[Data listing]
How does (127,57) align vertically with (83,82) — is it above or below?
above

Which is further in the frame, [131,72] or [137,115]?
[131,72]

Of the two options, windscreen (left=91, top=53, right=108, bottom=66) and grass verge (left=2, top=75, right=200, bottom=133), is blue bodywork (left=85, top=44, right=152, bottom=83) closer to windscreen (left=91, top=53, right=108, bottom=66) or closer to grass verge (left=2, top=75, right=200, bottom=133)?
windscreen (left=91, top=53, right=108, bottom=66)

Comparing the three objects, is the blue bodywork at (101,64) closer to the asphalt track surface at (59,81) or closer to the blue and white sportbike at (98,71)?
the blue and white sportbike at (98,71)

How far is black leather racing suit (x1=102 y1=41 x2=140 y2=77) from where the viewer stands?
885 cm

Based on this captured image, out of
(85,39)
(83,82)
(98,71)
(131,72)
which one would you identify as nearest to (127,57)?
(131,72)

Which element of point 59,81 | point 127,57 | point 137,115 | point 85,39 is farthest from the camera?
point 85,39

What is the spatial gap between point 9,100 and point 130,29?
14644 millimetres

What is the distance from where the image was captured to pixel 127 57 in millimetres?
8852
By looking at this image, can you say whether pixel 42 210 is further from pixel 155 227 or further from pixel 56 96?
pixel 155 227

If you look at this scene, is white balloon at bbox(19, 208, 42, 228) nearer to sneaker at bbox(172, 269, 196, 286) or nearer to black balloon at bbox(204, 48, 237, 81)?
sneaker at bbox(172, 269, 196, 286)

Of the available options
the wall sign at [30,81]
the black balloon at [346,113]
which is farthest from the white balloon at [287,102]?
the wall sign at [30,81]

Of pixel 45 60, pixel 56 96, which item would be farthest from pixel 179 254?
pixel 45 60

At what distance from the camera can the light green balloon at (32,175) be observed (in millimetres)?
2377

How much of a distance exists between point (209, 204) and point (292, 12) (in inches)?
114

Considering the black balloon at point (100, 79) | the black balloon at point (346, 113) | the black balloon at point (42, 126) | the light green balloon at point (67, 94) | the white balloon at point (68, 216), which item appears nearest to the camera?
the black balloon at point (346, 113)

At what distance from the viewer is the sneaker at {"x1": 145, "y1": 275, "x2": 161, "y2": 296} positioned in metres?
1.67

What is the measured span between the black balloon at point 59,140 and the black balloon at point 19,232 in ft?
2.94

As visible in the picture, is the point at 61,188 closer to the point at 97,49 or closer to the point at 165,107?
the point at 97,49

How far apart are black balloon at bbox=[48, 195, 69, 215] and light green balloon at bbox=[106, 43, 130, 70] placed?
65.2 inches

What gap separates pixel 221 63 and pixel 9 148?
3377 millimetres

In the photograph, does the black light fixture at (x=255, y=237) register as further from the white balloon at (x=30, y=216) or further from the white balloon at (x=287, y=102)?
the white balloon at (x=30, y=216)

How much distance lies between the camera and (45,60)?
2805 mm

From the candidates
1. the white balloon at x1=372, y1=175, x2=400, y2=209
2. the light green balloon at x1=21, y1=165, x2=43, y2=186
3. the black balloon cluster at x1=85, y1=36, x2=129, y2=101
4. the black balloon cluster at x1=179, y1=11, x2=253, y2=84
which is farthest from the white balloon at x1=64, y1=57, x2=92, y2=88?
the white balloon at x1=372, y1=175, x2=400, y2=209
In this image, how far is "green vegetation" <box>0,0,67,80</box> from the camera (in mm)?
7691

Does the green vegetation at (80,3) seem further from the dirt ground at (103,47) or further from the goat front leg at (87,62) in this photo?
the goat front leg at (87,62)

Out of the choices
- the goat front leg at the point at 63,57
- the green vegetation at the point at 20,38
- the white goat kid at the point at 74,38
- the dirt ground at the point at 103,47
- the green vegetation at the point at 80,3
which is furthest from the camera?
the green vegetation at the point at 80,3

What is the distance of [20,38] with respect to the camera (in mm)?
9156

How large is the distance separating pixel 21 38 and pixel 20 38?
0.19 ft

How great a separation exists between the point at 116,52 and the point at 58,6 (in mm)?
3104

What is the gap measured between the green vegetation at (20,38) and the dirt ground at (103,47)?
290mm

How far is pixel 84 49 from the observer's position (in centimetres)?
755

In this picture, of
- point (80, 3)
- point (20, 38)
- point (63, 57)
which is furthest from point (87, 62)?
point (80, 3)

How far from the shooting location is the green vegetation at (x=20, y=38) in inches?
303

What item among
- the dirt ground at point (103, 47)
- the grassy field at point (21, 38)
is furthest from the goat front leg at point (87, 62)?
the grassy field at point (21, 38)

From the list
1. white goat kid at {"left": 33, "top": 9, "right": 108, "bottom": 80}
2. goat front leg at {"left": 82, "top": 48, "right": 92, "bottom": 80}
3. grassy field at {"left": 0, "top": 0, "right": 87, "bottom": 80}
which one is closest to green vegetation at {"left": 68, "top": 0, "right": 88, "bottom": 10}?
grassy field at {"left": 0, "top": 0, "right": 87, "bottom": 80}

### EXERCISE
Copy out the records above, swapping each occurrence of "the camera" for "the viewpoint" and leaving everything else untouched.

### ANSWER FOR THE TASK
How does (127,57) align vertically with (83,82) — is it above or below?
above

Which is further in the frame, [131,72] or [137,115]?
[131,72]

Of the two options, windscreen (left=91, top=53, right=108, bottom=66) and grass verge (left=2, top=75, right=200, bottom=133), is blue bodywork (left=85, top=44, right=152, bottom=83) closer to windscreen (left=91, top=53, right=108, bottom=66) or closer to grass verge (left=2, top=75, right=200, bottom=133)?
windscreen (left=91, top=53, right=108, bottom=66)

Comparing the three objects, is the blue bodywork at (101,64) closer to the asphalt track surface at (59,81) or closer to the blue and white sportbike at (98,71)?
the blue and white sportbike at (98,71)

How far is black leather racing suit (x1=102 y1=41 x2=140 y2=77) from where the viewer stands?
885 cm

Based on this captured image, out of
(85,39)
(83,82)
(98,71)
(131,72)
which one would you identify as nearest to (127,57)?
(131,72)

Which element of point 59,81 | point 127,57 | point 137,115 | point 85,39 is farthest from the viewpoint?
point 85,39

What is the spatial gap between point 9,100 and point 130,29?
14644 millimetres

What is the distance from where the image was captured to pixel 127 57 in millimetres?
8852
By looking at this image, can you say whether pixel 42 210 is further from pixel 155 227 or further from pixel 56 96?
pixel 155 227

If you look at this scene, is white balloon at bbox(19, 208, 42, 228) nearer to sneaker at bbox(172, 269, 196, 286) or nearer to black balloon at bbox(204, 48, 237, 81)?
sneaker at bbox(172, 269, 196, 286)

Of the available options
the wall sign at [30,81]
the black balloon at [346,113]
which is farthest from the white balloon at [287,102]?
the wall sign at [30,81]

Of pixel 45 60, pixel 56 96, which item would be farthest from pixel 179 254?
pixel 45 60

At what distance from the viewpoint can the light green balloon at (32,175) be observed (in millimetres)?
2377

How much of a distance exists between point (209, 204) and point (292, 12) (in inches)?
114

Considering the black balloon at point (100, 79) | the black balloon at point (346, 113) | the black balloon at point (42, 126) | the light green balloon at point (67, 94) | the white balloon at point (68, 216), which item appears nearest to the viewpoint?
the black balloon at point (346, 113)

At what distance from the viewer is the sneaker at {"x1": 145, "y1": 275, "x2": 161, "y2": 296} positioned in metres?
1.67

What is the measured span between the black balloon at point 59,140 and the black balloon at point 19,232 in ft?
2.94

As visible in the picture, is the point at 61,188 closer to the point at 97,49 or closer to the point at 165,107?
the point at 97,49

How far apart are black balloon at bbox=[48, 195, 69, 215] and light green balloon at bbox=[106, 43, 130, 70] placed?
65.2 inches

What gap separates pixel 221 63 and pixel 9 148?
3377 millimetres

In the photograph, does the black light fixture at (x=255, y=237) register as further from the white balloon at (x=30, y=216) or further from the white balloon at (x=287, y=102)?
the white balloon at (x=30, y=216)

How much distance lies between the viewpoint and (45,60)?
2805 mm

From the candidates
1. the white balloon at x1=372, y1=175, x2=400, y2=209
2. the light green balloon at x1=21, y1=165, x2=43, y2=186
3. the black balloon cluster at x1=85, y1=36, x2=129, y2=101
4. the black balloon cluster at x1=179, y1=11, x2=253, y2=84
which is farthest from the white balloon at x1=64, y1=57, x2=92, y2=88?
the white balloon at x1=372, y1=175, x2=400, y2=209
In this image, how far is "green vegetation" <box>0,0,67,80</box> from the viewpoint (in mm)?
7691

Does the green vegetation at (80,3) seem further from the dirt ground at (103,47) or further from the goat front leg at (87,62) in this photo?
the goat front leg at (87,62)

Out of the choices
- the goat front leg at the point at 63,57
- the green vegetation at the point at 20,38
- the white goat kid at the point at 74,38
- the dirt ground at the point at 103,47
- the green vegetation at the point at 80,3
which is furthest from the viewpoint?
the green vegetation at the point at 80,3

What is the distance of [20,38] with respect to the viewpoint (in mm)?
9156

How large is the distance separating pixel 21 38 and pixel 20 38?
0.19 ft

How great a separation exists between the point at 116,52 and the point at 58,6 (in mm)?
3104

What is the gap measured between the green vegetation at (20,38) and the dirt ground at (103,47)?
290mm

How far is pixel 84 49 from the observer's position (in centimetres)?
755

In this picture, of
- point (80, 3)
- point (20, 38)
- point (63, 57)
which is furthest from point (87, 62)?
point (80, 3)

How far from the shooting location is the green vegetation at (x=20, y=38) in inches?
303

What item among
- the dirt ground at point (103, 47)
- the grassy field at point (21, 38)
is furthest from the goat front leg at point (87, 62)?
the grassy field at point (21, 38)

From the list
1. white goat kid at {"left": 33, "top": 9, "right": 108, "bottom": 80}
2. goat front leg at {"left": 82, "top": 48, "right": 92, "bottom": 80}
3. grassy field at {"left": 0, "top": 0, "right": 87, "bottom": 80}
which one is closest to green vegetation at {"left": 68, "top": 0, "right": 88, "bottom": 10}?
grassy field at {"left": 0, "top": 0, "right": 87, "bottom": 80}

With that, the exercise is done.